▼▼▼

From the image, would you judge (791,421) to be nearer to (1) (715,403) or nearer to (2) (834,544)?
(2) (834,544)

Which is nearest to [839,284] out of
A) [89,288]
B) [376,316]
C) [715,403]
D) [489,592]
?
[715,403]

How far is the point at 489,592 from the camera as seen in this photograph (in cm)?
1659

▲▲▲

• **GIVEN TASK**:
Copy out word for word everything from the line containing "Which is nearest to [839,284] out of" down through the final line of the entries above, including both of those lines.

• **RIGHT ANSWER**:
Which is nearest to [839,284] out of
A) [89,288]
B) [376,316]
C) [715,403]
D) [489,592]
?
[715,403]

How far is the point at 489,592 from the camera as seen in this photograph (in cm)?
1659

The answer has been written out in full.